T-45 Goshawk training aircraft of TRAWING-1 landing on the USS Harry S. Truman. Photo credits: Kristopher Wilson via Creative Commons.

I talked to another Naval aviator named LT. Matt Axley. He’s currently a certified flight instructor at Meridian Airport in Meridian, Mississippi, which he began in 2016 after his service in the Navy. Axley worked for the Department of Homeland Security from 2004-2006, and graduated from the University of North Alabama in 2008 and joined the Navy. Similar to LTJG. Newsome, Axley had his first experience in aviation with his uncle in a Waco YMF-5, at the age of four. After that flight, he was hooked, and once in college, went through the NROTC program at the University of North Alabama. Once completing the necessary training as a student pilot in the Navy, he was assigned to fly the E-2 Hawkeye, a carrier-based surveillance aircraft. Axley has now been in the Navy for eight years, and has over 1,500 hours in the Hawkeye.

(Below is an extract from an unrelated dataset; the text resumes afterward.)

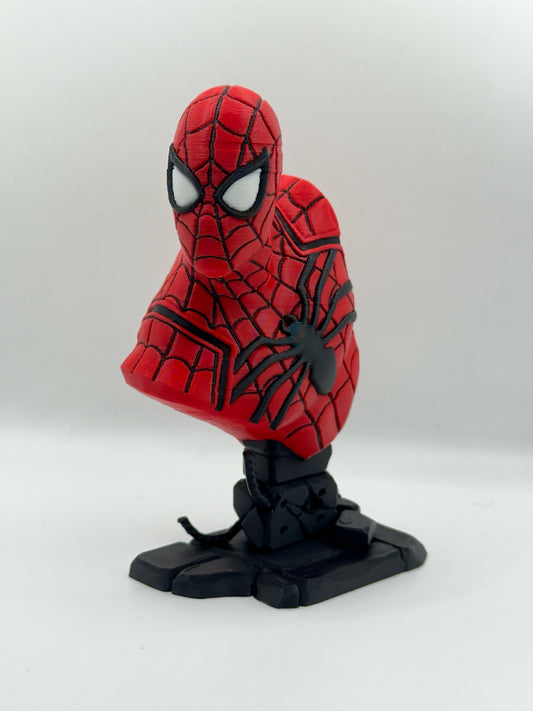 Spider-Man Figure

“Never. Stop. Learning. And when you think you know it all– go back and review. Don’t ever let confidence turn into complacency– it’ll kill you. You’re going to have mistakes– acknowledge them, learn from them, and move on.”
-Lieutenant Matt Axley, U.S. Navy

The final officer I spoke to, requested that I keep his name anonymous. He joined the military simply because he thought that being a fighter pilot was the coolest job in the world, and left me with this piece of advice for anyone wanting to become a pilot:

“Do what it takes to become an officer because that’s what comes first. Go to college, get decent grades, don’t get arrested, etc. Look at the different branches and what they have to offer. I chose the Marine Corps partially because if you qualified, they would guarantee you a slot in flight school prior to commitment, also for the physical challenge, and maybe because they have some damn good sales pitches for a guy who wants to get in shape and do something exciting in life. Consider everything each [military] branch flies, not just what you want to fly. The odds of you getting your first choice are low, and it is largely out of your control. Also, give some consideration to which branch you would rather serve in if you could NOT fly, because you could be the unlucky guy who gets found NPQ (not physically qualified) right before starting flight school.”